At 10 for two, Australia disappeared down a batting rabbit hole, falling to 54 for five at the end of the 13th with Tom Latham featuring in the next three dismissals. He caught Peter Handscomb (Tim Southee's 150th ODI wicket) and Glenn Maxwell (off Lockie Ferguson), and stumped Shaun Marsh (off Mitchell Santner). All were regulation but will have afforded him confidence in his first ODI as a keeper since 2013. He moved with fluency and gave away no byes, although a more rigorous test will come when he bats longer into the New Zealand innings.

With Ferguson dismissing debutant Sam Heazlett for four, they slumped to 67 for six in the 19th over. Ferguson's pace was capped at 149km/h but he created hesitation and fear, notably when a player of Maxwell's confidence was recoiling.

Stoinis also took three for 49 with the ball.

New Zealand ebbed and flowed to 286 for nine, helped by 16 runs from Ferguson and Boult in the final over.

Overarching stability was provided by Neil Broom. He top-scored with 73 off 75 balls to bring the hosts back into the contest after they were restricted by a spate of wickets in the middle overs.

Stoinis' medium pacers looked innocuous by international standards, but when he pitched up, the right-armer blunted New Zealand's batting.

New Zealand looked capable of more at 83 for one when Stoinis joined the attack in the 14th over. By over's end, he had Williamson as his maiden ODI wicket.

Williamson looked to work the ball into the legside but extra bounce saw it balloon to Maxwell at backward point.

Williamson and Martin Guptill compiled 74 from 67 balls. Stoinis went on to remove Guptill for 61 off 73 balls in the 24th over and Colin Munro for two in the 26th. That left New Zealand vulnerable at 134 for five.

Guptill has been pivotal to New Zealand's chances in Chappell-Hadlee contests since last summer, averaging 62 from seven innings with a strike rate of 101 and never scoring less than 31.

In addition to Stoinis' effort, Starc, Hazlewood and James Faulkner used changes of pace to prevent the ball heading into stands which looked about as close as a suburban neighbour's driveway.

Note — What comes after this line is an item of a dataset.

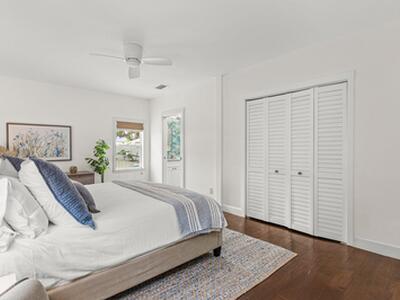 414 NE 7th Avenue, Delray Beach, FL 33483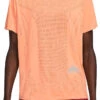 T-shirt Nike M NK DF TRAIL RISE 365 SS -Craft Verkoop nike m nk df trail rise 365 ss 483462 dm4646 871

For New Zealand, the innings' survival rested with Neesham and Broom who put on 76 in 77 balls until Neesham pulled Head to deep mid-wicket for 48 off 45 balls. Broom continued the form he showed resurrecting his career against Bangladesh, posting his third consecutive ODI half-century.

Handscomb filled in as a late replacement for Wade who was sidelined with a back niggle. Handscomb, keeping with lightweight pads under his trousers, let eight byes through and missed a couple of sharp chances. Australia bowled 16 wides.

But that will all disappear into the ether when the match is recalled by history. Remember the name Stoinis, Marcus Stoinis.